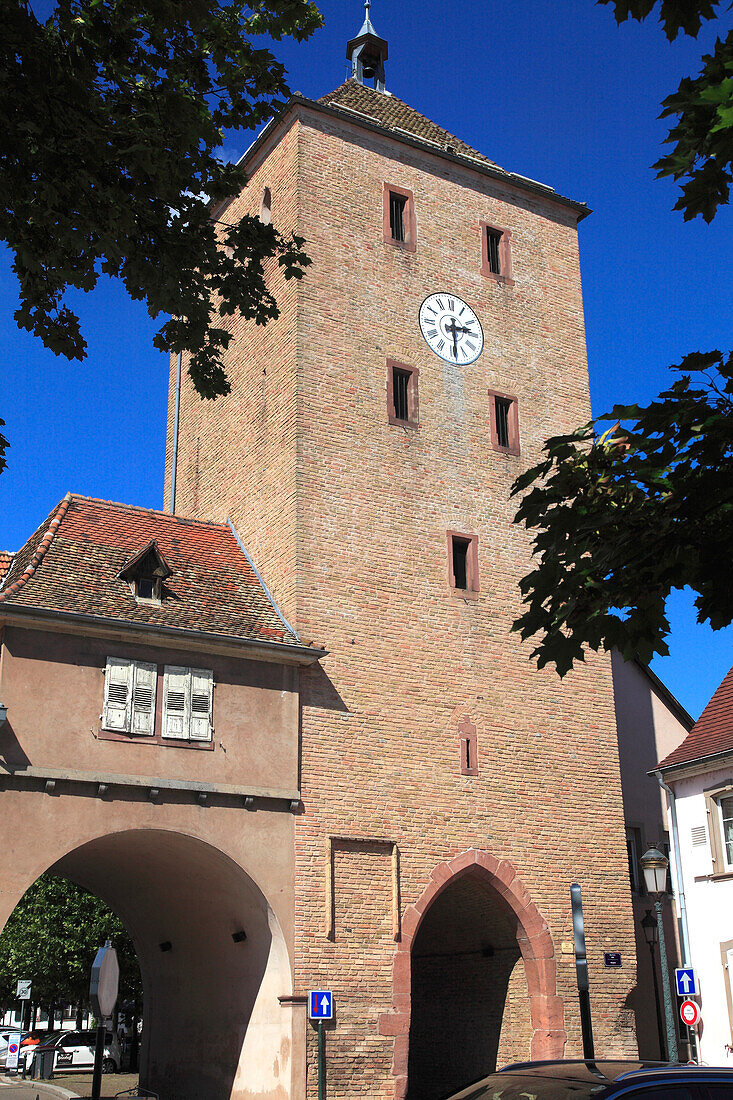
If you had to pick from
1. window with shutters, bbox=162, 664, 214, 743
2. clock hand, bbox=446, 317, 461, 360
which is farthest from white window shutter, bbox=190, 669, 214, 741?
clock hand, bbox=446, 317, 461, 360

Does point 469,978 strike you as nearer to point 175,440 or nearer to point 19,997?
point 175,440

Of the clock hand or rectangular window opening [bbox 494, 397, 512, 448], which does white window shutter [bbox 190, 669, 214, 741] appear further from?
the clock hand

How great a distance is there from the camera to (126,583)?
19250mm

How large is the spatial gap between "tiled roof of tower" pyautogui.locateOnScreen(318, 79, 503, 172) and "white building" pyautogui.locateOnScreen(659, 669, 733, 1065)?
530 inches

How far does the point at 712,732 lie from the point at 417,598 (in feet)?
21.4

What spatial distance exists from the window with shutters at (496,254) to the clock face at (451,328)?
131cm

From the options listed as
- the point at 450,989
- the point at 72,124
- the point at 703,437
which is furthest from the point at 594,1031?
the point at 72,124

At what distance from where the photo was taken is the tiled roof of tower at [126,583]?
60.0 ft

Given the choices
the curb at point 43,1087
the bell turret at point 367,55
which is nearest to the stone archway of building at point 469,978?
the curb at point 43,1087

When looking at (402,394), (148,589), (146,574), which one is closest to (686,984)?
(148,589)

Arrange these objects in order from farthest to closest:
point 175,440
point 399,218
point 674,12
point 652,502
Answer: point 175,440, point 399,218, point 652,502, point 674,12

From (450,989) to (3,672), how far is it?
11227 mm

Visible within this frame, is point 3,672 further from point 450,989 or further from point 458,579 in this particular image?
point 450,989

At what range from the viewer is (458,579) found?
22469mm
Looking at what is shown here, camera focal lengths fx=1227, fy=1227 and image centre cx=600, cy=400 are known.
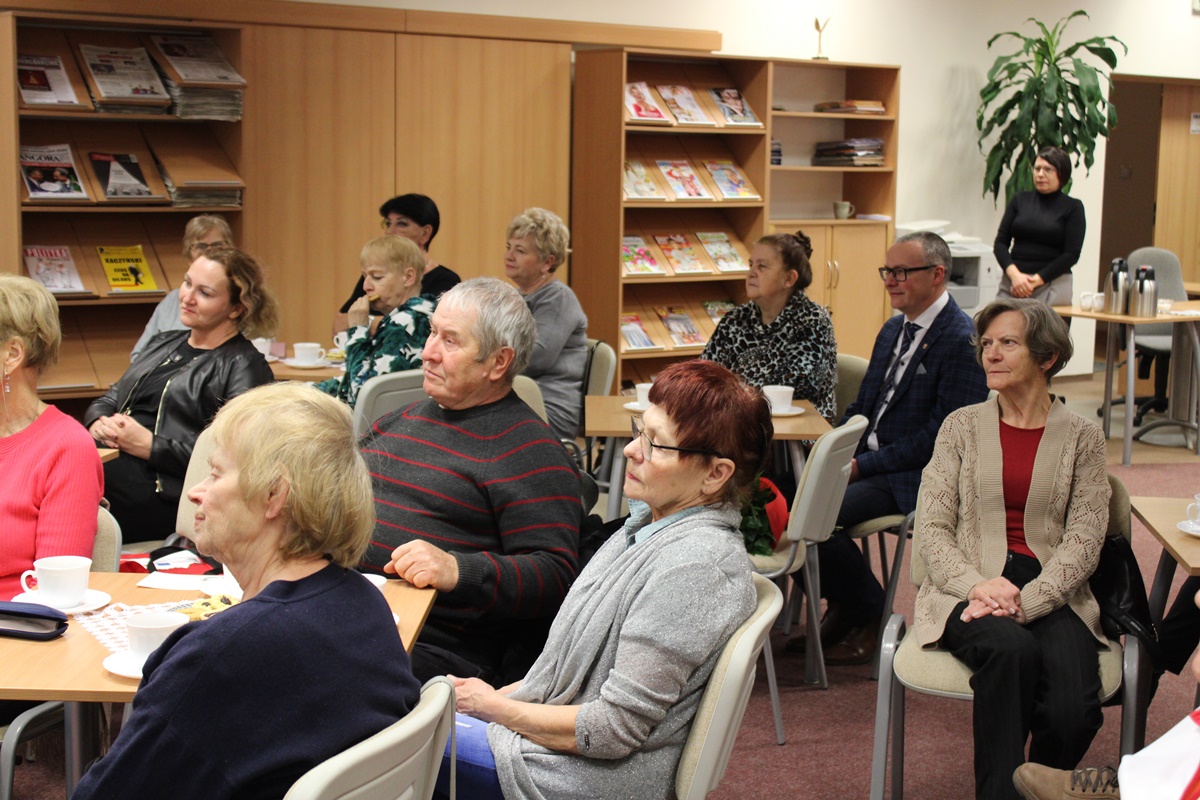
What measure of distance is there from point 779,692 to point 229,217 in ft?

WHAT THE EXERCISE ASKS: Rewrite all of the rows above, changing "window with shutters" to "shuttered window" wherever it occurs and leaving everything else as it is. Omit the pictures from your answer.

WRITTEN SOLUTION:
If you had to pick from
1. shuttered window, bbox=162, 664, 214, 743
2. clock hand, bbox=446, 317, 461, 360
which is farthest from white window shutter, bbox=190, 669, 214, 741?
clock hand, bbox=446, 317, 461, 360

Does point 469,978 strike you as nearer to point 175,440 or nearer to point 19,997?
point 175,440

Of the clock hand or rectangular window opening [bbox 494, 397, 512, 448], which does white window shutter [bbox 190, 669, 214, 741] appear further from?
the clock hand

How great a distance is there from the camera to (126,583)?
19250mm

How large is the spatial gap between "tiled roof of tower" pyautogui.locateOnScreen(318, 79, 503, 172) and "white building" pyautogui.locateOnScreen(659, 669, 733, 1065)?
530 inches

How far does the point at 712,732 lie from the point at 417,598 (in feet)?
21.4

What spatial distance exists from the shuttered window at (496,254) to the clock face at (451,328)?
131cm

From the options listed as
- the point at 450,989
- the point at 72,124
- the point at 703,437
which is furthest from the point at 594,1031?
the point at 72,124

At what distance from where the photo was taken is the tiled roof of tower at [126,583]?
60.0 ft

Given the choices
the curb at point 43,1087
the bell turret at point 367,55
which is nearest to the stone archway of building at point 469,978?
the curb at point 43,1087

When looking at (402,394), (148,589), (146,574), which one is closest to (686,984)?
(148,589)

Arrange these objects in order from farthest to closest:
point 175,440
point 399,218
point 674,12
point 652,502
Answer: point 175,440, point 399,218, point 652,502, point 674,12

From (450,989) to (3,672), how far is it?
11227 mm

Visible within this frame, is point 3,672 further from point 450,989 or further from point 458,579 in this particular image?
point 450,989

At what range from the viewer is (458,579) found?
22469mm
Looking at what is shown here, camera focal lengths fx=1227, fy=1227 and image centre cx=600, cy=400 are known.
What measure of distance is there from point 779,692 to point 229,217 in ft?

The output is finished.